The predetermined conditions include the fact that the region of interest in the first image data is located within the first region at a distance of a threshold or more from the boundary line separating the first region and the second region, and the region of interest in the second image data is located within the second region at a distance of a threshold or more from the boundary line. The learning data generation device according to claim 1 .
The predetermined conditions include the fact that a plurality of the regions of interest in the first image data are located within the first region at a distance of a threshold or more from the boundary line separating the first region and the second region, and that a plurality of the regions of interest in the second image data are located within the second region at a distance of a threshold or more from the boundary line. The learning data generation device according to claim 1 .
When the aforementioned training data is used to train a neural network using convolution, The threshold is set based on the size of the receptive field of the first convolutional layer. The learning data generation device according to claim 2 or 3 .
The processor generates the third image data by combining the image of the first region of the first image data with the image of the region of the second image data other than the first region. The learning data generation device according to claim 1 .
The processor generates the third image data by overwriting the image of the region of the first image data other than the first region with the image of the region of the second image data other than the first region. The learning data generation device according to claim 5 .

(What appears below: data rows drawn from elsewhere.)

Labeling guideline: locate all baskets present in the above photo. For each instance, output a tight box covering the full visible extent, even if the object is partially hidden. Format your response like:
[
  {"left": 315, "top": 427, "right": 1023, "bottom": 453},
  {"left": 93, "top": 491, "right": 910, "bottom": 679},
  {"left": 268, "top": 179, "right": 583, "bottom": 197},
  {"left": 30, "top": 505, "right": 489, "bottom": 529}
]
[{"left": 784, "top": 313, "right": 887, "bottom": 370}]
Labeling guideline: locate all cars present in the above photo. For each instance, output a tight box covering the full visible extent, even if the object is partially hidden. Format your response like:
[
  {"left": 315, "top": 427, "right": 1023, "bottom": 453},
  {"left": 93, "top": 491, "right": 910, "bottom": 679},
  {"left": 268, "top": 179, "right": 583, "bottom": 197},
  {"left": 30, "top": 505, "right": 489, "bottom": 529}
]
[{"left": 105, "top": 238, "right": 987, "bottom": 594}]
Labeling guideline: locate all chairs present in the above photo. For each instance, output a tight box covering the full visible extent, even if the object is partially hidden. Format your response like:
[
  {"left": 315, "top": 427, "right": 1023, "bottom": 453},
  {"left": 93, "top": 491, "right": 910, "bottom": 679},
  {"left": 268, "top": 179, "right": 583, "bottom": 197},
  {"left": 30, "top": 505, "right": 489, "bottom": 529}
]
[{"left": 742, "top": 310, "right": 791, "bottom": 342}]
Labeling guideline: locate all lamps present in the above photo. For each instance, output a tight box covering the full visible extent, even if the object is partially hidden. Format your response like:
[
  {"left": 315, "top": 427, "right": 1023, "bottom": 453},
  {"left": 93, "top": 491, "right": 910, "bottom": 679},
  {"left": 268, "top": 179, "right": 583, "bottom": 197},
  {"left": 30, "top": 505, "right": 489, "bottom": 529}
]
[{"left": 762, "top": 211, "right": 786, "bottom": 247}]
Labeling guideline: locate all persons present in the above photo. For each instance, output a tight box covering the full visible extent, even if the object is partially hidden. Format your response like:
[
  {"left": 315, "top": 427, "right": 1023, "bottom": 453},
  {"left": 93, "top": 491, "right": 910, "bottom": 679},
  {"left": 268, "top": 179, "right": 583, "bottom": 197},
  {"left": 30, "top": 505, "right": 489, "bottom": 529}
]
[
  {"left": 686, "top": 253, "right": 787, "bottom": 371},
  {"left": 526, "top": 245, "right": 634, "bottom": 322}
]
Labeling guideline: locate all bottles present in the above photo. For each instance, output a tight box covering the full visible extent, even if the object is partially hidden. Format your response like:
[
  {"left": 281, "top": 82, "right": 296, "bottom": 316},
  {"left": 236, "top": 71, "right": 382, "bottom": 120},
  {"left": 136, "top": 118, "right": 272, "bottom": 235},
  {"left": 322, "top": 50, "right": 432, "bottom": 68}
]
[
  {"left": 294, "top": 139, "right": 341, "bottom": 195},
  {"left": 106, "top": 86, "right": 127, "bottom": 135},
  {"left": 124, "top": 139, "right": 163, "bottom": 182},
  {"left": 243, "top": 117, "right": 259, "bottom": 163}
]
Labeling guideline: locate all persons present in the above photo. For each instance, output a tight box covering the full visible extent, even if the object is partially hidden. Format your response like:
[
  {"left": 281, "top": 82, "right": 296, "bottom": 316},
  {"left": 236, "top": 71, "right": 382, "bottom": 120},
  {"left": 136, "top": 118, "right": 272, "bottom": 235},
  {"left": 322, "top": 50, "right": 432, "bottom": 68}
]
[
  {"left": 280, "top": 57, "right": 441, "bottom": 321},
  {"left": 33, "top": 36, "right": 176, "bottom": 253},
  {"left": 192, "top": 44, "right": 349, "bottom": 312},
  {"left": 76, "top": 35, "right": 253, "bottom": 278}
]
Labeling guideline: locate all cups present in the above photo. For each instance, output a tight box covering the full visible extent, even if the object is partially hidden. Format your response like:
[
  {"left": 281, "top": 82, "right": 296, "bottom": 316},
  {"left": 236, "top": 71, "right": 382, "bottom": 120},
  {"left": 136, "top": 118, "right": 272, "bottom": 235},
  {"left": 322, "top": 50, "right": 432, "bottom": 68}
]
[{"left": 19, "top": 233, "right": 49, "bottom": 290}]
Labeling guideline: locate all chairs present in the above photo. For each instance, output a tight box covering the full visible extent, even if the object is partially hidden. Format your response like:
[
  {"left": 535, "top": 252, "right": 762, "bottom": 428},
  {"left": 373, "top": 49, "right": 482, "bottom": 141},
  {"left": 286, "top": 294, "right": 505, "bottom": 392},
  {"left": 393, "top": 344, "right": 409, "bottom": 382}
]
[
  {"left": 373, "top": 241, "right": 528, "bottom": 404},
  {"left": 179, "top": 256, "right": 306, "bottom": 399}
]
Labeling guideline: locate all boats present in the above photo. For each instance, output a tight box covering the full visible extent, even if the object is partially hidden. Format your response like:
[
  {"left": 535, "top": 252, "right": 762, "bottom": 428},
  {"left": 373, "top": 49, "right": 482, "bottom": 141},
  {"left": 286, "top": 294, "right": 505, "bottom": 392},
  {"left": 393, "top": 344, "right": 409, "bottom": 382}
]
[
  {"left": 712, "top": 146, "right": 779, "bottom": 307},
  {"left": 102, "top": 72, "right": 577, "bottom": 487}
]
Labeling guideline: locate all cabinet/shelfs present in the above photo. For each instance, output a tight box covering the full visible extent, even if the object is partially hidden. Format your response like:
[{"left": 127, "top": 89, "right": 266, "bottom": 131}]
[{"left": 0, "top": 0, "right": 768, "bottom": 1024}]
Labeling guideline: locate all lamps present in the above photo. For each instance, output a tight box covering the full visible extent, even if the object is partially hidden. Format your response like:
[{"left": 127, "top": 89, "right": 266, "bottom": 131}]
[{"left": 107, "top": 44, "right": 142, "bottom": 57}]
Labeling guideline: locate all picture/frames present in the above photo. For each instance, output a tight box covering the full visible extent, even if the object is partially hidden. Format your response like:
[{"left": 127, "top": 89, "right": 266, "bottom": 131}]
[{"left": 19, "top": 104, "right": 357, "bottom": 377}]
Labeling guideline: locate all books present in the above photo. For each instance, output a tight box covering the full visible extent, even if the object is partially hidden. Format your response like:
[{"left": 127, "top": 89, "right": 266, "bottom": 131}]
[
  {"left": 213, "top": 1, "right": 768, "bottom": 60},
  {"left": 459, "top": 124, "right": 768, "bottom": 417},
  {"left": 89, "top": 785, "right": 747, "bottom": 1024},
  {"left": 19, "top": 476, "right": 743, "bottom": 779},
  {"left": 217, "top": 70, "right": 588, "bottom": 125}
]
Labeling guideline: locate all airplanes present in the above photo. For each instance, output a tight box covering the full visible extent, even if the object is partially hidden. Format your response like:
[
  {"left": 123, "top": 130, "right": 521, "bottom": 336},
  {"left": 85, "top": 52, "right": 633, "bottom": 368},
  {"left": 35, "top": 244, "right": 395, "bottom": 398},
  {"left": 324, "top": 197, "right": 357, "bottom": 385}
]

The predetermined conditions include the fact that the region of interest in the first image data and the region of interest in the second image data are separated by a threshold or more. A learning data generation device according to any one of claims 1 to 3 .
The aforementioned processor, A boundary line is set between the area of interest in the first image data and the area of interest in the second image data to divide the image into multiple regions. The third image data is generated by combining the image of the first image data in the region containing the region of interest among a plurality of regions of the first image data divided by the boundary line, and the image of the second image data in the region containing the region of interest among a plurality of regions of the second image data divided by the boundary line. The learning data generation device according to claim 7 .
The processor generates the third image data by overwriting the image of the region of the first image data other than the region of interest with the image of the region of interest of the second image data. The learning data generation device according to claim 8 .
When the aforementioned training data is used to train a neural network using convolution, The threshold is set based on the size of the receptive field of the first convolutional layer. The learning data generation device according to claim 7 .
A learning data generation device that generates learning data, Equipped with a processor, The aforementioned processor , First image data and second image data, each having a region of interest, are acquired. If the positional relationship between the region of interest in the first image data and the region of interest in the second image data satisfies a predetermined condition, the image of the region including the region of interest in the first image data and the image of the region including the region of interest in the second image data are combined to generate a third image data. It is a training data generation device, The predetermined conditions include the fact that the region of interest in the first image data and the region of interest in the second image data are separated by a threshold or more. A device for generating training data.
The aforementioned processor, First correct answer data indicating the correct answer for the first image data and second correct answer data indicating the correct answer for the second image data are obtained. A third set of correct data indicating the correct image data is generated from the first set of correct data and the second set of correct data. A learning data generation device according to claim 1, 2, 3, or 11 .
The processor generates a third correct answer data indicating the correct answer of the third image data from the first correct answer data and the second correct answer data, according to the conditions for generating the third image data from the first image data and the second image data. The learning data generation device according to claim 12.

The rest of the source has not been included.